_STATED TASK_
Copy out the listing word for word, from the line containing "Given the photo" through the end of the listing.

(Stored data)
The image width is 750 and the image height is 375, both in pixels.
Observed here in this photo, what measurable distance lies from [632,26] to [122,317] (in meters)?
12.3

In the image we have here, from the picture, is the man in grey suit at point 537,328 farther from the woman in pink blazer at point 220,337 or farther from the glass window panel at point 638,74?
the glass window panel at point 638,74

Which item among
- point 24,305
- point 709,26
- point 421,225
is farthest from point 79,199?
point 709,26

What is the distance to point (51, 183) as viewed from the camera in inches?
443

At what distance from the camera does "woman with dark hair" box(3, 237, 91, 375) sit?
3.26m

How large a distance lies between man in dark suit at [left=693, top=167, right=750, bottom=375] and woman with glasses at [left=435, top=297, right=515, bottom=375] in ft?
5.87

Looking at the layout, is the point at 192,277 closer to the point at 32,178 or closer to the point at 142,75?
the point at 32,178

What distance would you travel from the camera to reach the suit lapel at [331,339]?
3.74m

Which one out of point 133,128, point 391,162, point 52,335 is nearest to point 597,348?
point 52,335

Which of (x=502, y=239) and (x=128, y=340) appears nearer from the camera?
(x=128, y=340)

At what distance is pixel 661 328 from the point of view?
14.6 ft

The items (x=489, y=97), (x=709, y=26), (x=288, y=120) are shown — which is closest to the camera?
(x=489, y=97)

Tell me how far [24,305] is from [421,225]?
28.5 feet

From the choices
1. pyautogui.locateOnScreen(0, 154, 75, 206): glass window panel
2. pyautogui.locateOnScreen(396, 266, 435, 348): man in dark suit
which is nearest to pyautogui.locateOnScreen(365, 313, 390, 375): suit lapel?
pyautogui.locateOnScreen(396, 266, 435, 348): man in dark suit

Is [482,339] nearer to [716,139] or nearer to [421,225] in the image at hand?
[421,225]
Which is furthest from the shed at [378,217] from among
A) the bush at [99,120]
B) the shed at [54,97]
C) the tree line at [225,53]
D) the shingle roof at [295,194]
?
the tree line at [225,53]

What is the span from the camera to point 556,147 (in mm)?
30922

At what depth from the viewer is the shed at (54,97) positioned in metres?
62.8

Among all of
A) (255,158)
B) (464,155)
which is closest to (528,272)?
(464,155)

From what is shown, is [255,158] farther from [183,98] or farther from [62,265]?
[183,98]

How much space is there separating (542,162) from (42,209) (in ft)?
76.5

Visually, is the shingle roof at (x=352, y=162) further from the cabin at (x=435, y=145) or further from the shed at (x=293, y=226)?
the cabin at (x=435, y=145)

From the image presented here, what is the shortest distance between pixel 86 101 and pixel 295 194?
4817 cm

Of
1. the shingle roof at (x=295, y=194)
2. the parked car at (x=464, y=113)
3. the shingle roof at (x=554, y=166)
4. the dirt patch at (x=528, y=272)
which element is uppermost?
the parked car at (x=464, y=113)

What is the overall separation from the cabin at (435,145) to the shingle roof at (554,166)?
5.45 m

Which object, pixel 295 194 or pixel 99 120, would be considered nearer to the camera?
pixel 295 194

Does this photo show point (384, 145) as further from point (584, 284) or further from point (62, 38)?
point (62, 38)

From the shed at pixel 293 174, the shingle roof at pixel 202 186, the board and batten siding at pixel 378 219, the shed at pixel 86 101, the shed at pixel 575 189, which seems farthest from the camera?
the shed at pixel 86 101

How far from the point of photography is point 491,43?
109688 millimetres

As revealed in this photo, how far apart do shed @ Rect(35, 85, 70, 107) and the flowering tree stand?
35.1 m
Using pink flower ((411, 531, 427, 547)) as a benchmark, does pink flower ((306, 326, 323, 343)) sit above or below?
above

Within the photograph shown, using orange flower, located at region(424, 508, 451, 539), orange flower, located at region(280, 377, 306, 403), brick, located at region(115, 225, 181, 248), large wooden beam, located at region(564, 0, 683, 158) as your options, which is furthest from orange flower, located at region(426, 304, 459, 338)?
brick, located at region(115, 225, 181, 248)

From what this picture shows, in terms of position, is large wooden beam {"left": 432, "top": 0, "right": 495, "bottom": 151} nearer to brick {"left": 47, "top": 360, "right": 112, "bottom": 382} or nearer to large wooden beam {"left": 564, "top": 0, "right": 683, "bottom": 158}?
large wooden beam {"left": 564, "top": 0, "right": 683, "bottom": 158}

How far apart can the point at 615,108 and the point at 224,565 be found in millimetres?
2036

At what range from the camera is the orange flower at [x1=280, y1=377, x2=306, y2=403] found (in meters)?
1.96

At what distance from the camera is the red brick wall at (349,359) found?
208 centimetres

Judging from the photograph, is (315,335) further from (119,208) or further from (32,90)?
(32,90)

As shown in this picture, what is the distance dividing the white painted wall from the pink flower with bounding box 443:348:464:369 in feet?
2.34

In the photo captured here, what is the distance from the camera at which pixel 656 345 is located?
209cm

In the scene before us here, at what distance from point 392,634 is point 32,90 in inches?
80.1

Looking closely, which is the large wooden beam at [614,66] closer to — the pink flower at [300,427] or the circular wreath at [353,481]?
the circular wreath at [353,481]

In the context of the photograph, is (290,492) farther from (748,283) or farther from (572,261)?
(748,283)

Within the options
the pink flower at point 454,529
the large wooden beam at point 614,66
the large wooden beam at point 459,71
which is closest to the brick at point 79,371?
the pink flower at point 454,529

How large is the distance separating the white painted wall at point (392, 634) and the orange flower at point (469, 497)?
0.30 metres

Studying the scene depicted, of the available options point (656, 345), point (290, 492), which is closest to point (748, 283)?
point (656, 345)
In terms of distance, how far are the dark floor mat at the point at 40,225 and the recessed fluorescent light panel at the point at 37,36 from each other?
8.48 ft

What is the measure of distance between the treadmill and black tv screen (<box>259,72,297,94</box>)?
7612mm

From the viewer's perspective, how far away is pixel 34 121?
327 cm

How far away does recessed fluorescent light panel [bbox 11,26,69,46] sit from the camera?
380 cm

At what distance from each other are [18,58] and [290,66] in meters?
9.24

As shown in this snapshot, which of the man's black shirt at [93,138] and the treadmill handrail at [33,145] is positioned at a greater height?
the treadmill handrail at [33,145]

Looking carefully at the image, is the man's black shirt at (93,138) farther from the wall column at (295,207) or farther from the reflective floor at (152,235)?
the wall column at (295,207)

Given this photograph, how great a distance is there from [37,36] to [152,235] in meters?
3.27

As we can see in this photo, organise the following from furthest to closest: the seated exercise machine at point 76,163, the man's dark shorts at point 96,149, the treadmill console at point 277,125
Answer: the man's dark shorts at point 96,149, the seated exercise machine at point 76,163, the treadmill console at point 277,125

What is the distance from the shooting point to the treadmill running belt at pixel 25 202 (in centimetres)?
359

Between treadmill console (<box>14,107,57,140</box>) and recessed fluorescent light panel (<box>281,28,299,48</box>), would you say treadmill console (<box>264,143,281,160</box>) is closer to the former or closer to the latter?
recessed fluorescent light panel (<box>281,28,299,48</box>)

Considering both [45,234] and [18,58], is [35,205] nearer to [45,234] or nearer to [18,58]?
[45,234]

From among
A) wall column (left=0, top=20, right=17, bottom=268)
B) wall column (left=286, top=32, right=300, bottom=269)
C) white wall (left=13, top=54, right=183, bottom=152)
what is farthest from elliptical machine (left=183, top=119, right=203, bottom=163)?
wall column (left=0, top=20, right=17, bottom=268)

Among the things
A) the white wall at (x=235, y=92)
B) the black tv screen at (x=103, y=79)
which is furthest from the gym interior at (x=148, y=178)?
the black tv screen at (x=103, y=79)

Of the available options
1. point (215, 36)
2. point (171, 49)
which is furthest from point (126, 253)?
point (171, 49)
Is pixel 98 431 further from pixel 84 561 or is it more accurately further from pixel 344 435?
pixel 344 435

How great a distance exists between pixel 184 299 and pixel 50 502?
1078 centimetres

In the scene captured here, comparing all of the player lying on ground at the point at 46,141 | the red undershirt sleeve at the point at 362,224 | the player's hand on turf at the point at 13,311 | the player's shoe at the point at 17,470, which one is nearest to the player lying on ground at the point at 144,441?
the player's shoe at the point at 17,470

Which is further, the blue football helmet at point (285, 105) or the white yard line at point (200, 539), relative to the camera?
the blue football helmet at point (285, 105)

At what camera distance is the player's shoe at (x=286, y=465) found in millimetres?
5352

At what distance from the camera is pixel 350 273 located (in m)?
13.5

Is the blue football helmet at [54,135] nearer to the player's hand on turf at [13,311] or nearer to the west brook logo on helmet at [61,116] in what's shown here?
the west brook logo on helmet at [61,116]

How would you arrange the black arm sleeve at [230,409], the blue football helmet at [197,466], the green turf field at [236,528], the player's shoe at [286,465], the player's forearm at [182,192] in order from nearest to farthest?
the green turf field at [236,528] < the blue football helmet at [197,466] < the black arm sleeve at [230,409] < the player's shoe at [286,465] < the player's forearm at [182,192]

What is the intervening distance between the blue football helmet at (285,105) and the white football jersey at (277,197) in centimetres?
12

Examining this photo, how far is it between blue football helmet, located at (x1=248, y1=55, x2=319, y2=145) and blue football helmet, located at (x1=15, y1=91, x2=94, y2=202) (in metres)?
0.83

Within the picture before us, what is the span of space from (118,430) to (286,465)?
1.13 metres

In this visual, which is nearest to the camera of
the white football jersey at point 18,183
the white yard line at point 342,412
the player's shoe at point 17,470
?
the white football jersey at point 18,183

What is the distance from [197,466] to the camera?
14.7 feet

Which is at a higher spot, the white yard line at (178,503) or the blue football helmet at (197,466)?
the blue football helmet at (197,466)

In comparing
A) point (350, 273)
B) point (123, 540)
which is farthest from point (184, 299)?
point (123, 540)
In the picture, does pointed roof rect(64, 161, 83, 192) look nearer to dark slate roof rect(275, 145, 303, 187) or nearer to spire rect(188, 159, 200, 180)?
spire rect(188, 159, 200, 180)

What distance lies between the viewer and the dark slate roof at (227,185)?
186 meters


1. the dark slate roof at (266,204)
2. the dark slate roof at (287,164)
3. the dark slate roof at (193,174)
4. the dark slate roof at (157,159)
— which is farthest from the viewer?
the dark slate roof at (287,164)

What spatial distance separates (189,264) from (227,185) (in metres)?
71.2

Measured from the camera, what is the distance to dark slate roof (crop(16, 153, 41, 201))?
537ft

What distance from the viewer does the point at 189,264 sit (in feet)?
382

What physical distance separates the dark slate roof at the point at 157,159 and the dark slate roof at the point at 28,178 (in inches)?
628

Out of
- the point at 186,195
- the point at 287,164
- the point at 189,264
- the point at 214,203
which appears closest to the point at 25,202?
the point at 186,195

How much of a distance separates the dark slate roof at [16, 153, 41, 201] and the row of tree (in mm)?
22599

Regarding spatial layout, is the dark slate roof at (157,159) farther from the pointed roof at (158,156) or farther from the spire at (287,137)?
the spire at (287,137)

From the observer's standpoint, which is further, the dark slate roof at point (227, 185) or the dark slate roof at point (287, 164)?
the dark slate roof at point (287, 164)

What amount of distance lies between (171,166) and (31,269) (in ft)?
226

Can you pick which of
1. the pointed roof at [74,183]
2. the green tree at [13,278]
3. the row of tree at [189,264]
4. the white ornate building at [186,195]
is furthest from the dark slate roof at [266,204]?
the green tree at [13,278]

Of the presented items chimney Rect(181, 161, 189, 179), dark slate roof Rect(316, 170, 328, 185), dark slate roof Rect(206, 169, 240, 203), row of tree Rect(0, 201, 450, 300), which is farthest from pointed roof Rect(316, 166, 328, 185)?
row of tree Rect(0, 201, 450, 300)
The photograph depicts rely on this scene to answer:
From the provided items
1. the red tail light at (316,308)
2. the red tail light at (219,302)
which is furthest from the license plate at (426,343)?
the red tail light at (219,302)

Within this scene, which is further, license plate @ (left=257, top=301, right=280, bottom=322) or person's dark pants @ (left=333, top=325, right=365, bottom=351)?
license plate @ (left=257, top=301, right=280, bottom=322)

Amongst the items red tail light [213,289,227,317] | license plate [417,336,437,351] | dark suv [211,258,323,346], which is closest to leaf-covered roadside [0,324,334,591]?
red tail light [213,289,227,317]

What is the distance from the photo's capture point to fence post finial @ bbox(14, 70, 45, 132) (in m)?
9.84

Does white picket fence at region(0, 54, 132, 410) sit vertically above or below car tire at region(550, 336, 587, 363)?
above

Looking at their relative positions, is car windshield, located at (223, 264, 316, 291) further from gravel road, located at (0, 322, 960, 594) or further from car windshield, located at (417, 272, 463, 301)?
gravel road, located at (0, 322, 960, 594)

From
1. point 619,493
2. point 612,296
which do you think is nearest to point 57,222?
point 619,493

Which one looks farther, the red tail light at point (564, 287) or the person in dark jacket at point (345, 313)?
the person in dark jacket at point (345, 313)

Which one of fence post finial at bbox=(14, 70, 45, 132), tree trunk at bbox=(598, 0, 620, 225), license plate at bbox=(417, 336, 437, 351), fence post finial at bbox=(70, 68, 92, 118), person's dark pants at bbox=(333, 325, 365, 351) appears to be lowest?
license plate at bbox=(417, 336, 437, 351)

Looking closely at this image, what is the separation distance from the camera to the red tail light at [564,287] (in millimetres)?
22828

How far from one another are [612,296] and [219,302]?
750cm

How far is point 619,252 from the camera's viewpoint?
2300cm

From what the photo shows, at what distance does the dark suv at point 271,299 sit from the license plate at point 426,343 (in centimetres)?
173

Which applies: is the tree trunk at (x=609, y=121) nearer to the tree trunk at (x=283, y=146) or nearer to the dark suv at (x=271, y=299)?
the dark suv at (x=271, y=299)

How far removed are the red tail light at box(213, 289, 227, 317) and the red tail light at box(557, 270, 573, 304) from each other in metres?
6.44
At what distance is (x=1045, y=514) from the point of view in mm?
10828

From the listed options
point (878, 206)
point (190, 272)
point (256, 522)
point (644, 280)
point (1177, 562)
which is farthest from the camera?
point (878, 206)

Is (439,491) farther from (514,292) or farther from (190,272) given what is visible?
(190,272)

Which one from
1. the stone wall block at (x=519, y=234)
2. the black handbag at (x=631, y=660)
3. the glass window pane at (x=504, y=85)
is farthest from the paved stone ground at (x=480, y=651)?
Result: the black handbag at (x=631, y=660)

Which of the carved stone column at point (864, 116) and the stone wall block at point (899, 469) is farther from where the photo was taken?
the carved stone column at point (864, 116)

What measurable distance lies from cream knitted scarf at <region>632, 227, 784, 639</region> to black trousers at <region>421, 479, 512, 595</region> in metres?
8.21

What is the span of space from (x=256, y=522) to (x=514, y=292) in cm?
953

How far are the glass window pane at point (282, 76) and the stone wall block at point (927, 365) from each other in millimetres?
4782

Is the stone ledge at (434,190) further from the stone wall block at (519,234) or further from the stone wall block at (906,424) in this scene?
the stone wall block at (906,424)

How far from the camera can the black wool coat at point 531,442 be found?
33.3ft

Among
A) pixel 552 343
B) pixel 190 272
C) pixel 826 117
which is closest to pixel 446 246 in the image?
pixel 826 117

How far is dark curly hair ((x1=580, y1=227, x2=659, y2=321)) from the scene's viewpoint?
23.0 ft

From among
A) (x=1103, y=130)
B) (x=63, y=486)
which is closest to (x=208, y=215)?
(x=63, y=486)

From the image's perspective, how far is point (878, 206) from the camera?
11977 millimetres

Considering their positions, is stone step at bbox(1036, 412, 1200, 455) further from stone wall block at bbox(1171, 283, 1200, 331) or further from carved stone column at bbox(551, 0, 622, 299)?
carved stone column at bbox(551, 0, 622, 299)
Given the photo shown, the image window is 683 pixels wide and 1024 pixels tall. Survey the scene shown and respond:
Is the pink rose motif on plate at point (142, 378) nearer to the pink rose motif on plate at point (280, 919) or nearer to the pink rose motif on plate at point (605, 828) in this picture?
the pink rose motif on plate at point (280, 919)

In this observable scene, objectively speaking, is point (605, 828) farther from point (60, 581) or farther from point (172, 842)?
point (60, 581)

_ANSWER_
Given the photo shown, the image window is 683 pixels wide and 1024 pixels tall. Survey the scene shown and respond:
Is the pink rose motif on plate at point (142, 378) nearer to the pink rose motif on plate at point (280, 919) or nearer to the pink rose motif on plate at point (605, 828) in this picture?
the pink rose motif on plate at point (280, 919)

In this observable scene, objectively speaking, is point (605, 828) farther from point (60, 581) or farther from point (172, 842)?
point (60, 581)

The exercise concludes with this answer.